• GIVEN DATA:

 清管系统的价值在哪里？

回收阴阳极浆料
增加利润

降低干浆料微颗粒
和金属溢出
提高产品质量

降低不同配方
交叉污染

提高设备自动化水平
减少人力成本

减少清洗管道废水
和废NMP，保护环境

• THE PROBLEM:
Print the material exactly. Include every line.

• TASK OUTPUT:
 清管系统的价值在哪里？

回收阴阳极浆料
增加利润

降低干浆料微颗粒
和金属溢出
提高产品质量

降低不同配方
交叉污染

提高设备自动化水平
减少人力成本

减少清洗管道废水
和废NMP，保护环境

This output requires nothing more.